Records excerpted from a collection:

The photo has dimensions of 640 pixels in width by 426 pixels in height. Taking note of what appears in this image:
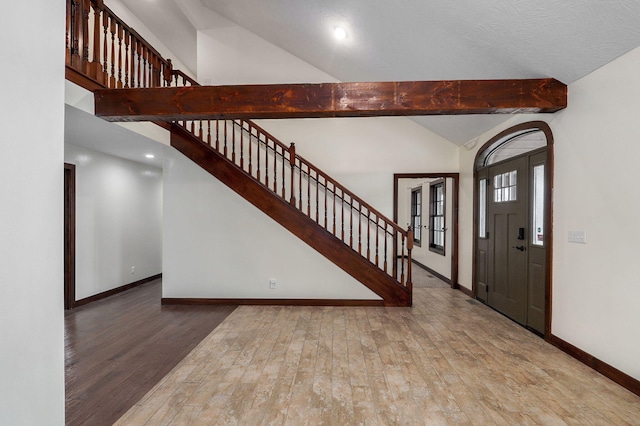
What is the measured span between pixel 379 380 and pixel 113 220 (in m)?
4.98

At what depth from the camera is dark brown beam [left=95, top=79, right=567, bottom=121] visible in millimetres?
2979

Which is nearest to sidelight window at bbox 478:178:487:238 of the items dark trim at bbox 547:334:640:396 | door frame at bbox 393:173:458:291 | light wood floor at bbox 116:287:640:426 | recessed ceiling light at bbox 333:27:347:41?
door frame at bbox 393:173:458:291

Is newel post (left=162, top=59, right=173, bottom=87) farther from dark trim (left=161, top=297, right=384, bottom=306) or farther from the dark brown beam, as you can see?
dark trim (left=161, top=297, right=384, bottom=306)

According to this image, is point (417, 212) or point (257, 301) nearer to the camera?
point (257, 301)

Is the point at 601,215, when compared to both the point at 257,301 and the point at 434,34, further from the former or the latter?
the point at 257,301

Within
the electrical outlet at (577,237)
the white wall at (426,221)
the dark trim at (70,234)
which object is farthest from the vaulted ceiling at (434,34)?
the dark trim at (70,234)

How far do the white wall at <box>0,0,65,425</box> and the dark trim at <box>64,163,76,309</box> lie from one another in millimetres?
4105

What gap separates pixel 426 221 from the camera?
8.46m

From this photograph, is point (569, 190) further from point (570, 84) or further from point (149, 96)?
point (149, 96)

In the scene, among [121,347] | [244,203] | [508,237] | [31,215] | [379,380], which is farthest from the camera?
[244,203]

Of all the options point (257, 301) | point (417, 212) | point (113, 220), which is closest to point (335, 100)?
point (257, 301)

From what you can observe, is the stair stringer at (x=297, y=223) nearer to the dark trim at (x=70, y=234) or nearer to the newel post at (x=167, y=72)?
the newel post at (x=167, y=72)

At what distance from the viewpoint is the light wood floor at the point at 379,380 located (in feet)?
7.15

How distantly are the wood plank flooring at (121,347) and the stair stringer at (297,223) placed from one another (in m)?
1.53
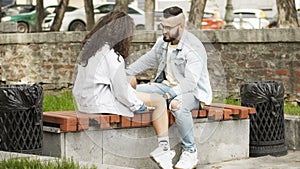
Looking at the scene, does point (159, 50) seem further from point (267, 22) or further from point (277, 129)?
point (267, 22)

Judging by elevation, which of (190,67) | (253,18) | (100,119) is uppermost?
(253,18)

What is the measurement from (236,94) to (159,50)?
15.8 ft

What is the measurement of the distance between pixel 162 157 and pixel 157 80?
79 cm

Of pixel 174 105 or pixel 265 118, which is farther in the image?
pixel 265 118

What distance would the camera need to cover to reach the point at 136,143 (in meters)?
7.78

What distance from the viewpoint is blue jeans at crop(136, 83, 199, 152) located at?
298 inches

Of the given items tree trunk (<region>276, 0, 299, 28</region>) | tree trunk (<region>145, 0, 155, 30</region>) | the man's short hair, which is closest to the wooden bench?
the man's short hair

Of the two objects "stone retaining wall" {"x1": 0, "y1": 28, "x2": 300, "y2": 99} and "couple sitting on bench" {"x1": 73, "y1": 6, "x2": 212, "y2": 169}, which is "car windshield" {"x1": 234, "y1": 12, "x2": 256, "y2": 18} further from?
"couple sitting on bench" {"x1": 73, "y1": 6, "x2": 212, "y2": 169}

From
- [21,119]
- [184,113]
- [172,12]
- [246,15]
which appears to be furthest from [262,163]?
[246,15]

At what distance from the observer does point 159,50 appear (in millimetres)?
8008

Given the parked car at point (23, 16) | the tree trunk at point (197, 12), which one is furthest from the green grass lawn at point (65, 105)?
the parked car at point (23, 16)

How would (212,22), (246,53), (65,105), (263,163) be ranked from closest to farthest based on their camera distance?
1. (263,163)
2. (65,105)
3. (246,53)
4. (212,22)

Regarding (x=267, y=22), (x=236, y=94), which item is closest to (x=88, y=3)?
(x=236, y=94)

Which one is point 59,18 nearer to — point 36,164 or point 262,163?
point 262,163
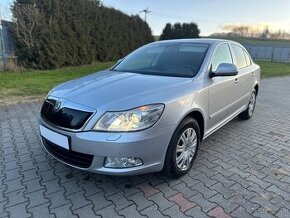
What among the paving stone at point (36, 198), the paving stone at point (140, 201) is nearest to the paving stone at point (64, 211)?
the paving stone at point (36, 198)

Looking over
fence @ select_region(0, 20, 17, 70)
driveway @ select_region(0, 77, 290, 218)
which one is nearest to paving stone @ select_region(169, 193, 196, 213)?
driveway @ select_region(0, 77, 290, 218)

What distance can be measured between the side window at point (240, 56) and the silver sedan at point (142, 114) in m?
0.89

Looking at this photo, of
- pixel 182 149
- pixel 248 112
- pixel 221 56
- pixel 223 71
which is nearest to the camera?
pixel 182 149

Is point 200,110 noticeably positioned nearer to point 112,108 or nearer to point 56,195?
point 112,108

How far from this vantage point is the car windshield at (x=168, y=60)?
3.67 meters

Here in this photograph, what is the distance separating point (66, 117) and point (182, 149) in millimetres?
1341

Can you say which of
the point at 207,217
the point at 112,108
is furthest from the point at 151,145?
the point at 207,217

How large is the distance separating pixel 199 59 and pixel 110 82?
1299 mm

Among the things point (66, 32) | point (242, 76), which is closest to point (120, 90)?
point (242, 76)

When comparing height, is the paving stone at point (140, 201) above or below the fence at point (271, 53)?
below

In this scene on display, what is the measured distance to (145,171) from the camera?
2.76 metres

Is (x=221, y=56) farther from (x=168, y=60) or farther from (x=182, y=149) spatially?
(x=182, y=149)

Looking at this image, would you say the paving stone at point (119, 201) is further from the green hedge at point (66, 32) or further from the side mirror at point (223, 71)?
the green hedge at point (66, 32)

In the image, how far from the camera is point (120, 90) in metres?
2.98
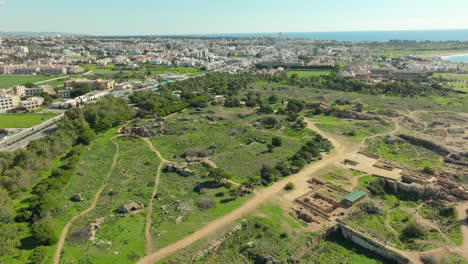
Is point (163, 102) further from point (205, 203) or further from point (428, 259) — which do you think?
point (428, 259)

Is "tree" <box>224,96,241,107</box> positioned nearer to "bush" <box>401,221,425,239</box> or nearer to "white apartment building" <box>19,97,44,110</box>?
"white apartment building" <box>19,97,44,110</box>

*Exercise objective*
Quote the entries above word for word. Leave the images out.

*Response*
The photo has dimensions of 640 pixels in width by 426 pixels in height. Taking note of what appears in this image:
What is the measured span between pixel 379 380 and pixel 113 220 (in m)?
4.98

At what depth from the camera is dark brown beam [left=95, top=79, right=567, bottom=121] visible in millimetres?
2979

Which is nearest to sidelight window at bbox 478:178:487:238 of the items dark trim at bbox 547:334:640:396 | door frame at bbox 393:173:458:291 | light wood floor at bbox 116:287:640:426 | recessed ceiling light at bbox 333:27:347:41?
door frame at bbox 393:173:458:291

Is newel post (left=162, top=59, right=173, bottom=87) farther from dark trim (left=161, top=297, right=384, bottom=306) or farther from the dark brown beam, as you can see?
dark trim (left=161, top=297, right=384, bottom=306)

According to this image, is point (417, 212) or point (257, 301) nearer to the camera?
point (257, 301)

Is the point at 601,215, when compared to both the point at 257,301 and the point at 434,34, further from the former or the latter?
the point at 257,301

Within
the electrical outlet at (577,237)
the white wall at (426,221)
the dark trim at (70,234)
which object is farthest from the vaulted ceiling at (434,34)?
the dark trim at (70,234)

How far do the white wall at <box>0,0,65,425</box> and the dark trim at <box>64,163,76,309</box> lie from one another in millimetres?
4105

What gap separates pixel 426 221 from the camera?
8.46m

From this photograph, is point (569, 190) further from point (570, 84) or further from point (149, 96)?
point (149, 96)

In the scene, among [121,347] | [244,203] | [508,237] | [31,215] | [379,380], which is farthest from the camera?
[244,203]

Of all the options point (257, 301) | point (417, 212) | point (113, 220), which is closest to point (335, 100)?
point (257, 301)

From what you can observe, is the stair stringer at (x=297, y=223) nearer to the dark trim at (x=70, y=234) or nearer to the newel post at (x=167, y=72)?
the newel post at (x=167, y=72)

At what distance from the viewpoint is the light wood floor at the point at 379,380 located (in feet)?
7.15

How distantly are the wood plank flooring at (121,347) and the stair stringer at (297,223) placed from one another (in m)?
1.53
Looking at the scene, does point (159, 50) seem further from point (267, 22) or further from point (277, 129)?
point (267, 22)

Judging by elevation, which of (190,67) | (253,18) | (100,119) is uppermost?
(253,18)

What is the measurement from (236,94) to (159,50)?
15.8 ft

What is the measurement of the distance between pixel 162 157 and pixel 157 80?
79 cm

Of pixel 174 105 or pixel 265 118, which is farther in the image?
pixel 265 118

What distance would the camera need to cover to reach the point at 136,143 (in meters)?
7.78

What distance from the viewpoint is blue jeans at crop(136, 83, 199, 152) located at?
298 inches

Of the given items tree trunk (<region>276, 0, 299, 28</region>) | tree trunk (<region>145, 0, 155, 30</region>) | the man's short hair, which is closest to the wooden bench?
the man's short hair

Of the two objects "stone retaining wall" {"x1": 0, "y1": 28, "x2": 300, "y2": 99} and "couple sitting on bench" {"x1": 73, "y1": 6, "x2": 212, "y2": 169}, which is "car windshield" {"x1": 234, "y1": 12, "x2": 256, "y2": 18} further from?
"couple sitting on bench" {"x1": 73, "y1": 6, "x2": 212, "y2": 169}

From
- [21,119]
- [184,113]
- [172,12]
- [246,15]
which appears to be furthest from [262,163]?
[246,15]

At what distance from the observer does point 159,50 appear (in millimetres)?
8008

Given the parked car at point (23, 16) | the tree trunk at point (197, 12), which one is furthest from the green grass lawn at point (65, 105)?
the parked car at point (23, 16)

How would (212,22), (246,53), (65,105), (263,163) be ranked from closest to farthest based on their camera distance?
1. (263,163)
2. (65,105)
3. (246,53)
4. (212,22)

Regarding (x=267, y=22), (x=236, y=94), which item is closest to (x=88, y=3)?
(x=236, y=94)

Which one is point 59,18 nearer to — point 36,164 or point 262,163?
point 262,163
What among the paving stone at point (36, 198), the paving stone at point (140, 201) is nearest to the paving stone at point (64, 211)?
the paving stone at point (36, 198)

Looking over
fence @ select_region(0, 20, 17, 70)
driveway @ select_region(0, 77, 290, 218)
which one is nearest to paving stone @ select_region(169, 193, 196, 213)?
driveway @ select_region(0, 77, 290, 218)

What distance can be measured between the side window at point (240, 56) and the silver sedan at point (142, 114) in m?
0.89

Looking at this photo, of
- pixel 182 149
- pixel 248 112
- pixel 221 56
- pixel 223 71
which is nearest to the camera?
pixel 182 149

Is point 200,110 noticeably positioned nearer to point 112,108 or nearer to point 56,195?
point 112,108

How far from this vantage point is the car windshield at (x=168, y=60)?
3.67 meters

Here in this photograph, what is the distance separating point (66, 117) and point (182, 149) in millimetres?
1341

Can you say which of
the point at 207,217
the point at 112,108
is furthest from the point at 151,145?
the point at 207,217

How large is the distance separating pixel 199 59 and pixel 110 82?
1299 mm

Among the things point (66, 32) | point (242, 76), which is closest to point (120, 90)?
point (242, 76)

When comparing height, is the paving stone at point (140, 201) above or below the fence at point (271, 53)?
below

In this scene on display, what is the measured distance to (145,171) from the camera?
2.76 metres

Is (x=221, y=56) farther from (x=168, y=60) or farther from (x=182, y=149) spatially?
(x=182, y=149)

Looking at this image, would you say the paving stone at point (119, 201) is further from the green hedge at point (66, 32) or further from the side mirror at point (223, 71)?
the green hedge at point (66, 32)

In the image, how far from the camera is point (120, 90) in metres?
2.98
Is point (163, 102) further from point (205, 203) or further from point (428, 259) — which do you think?
point (428, 259)

Is "tree" <box>224,96,241,107</box> positioned nearer to "bush" <box>401,221,425,239</box> or nearer to "white apartment building" <box>19,97,44,110</box>?
"white apartment building" <box>19,97,44,110</box>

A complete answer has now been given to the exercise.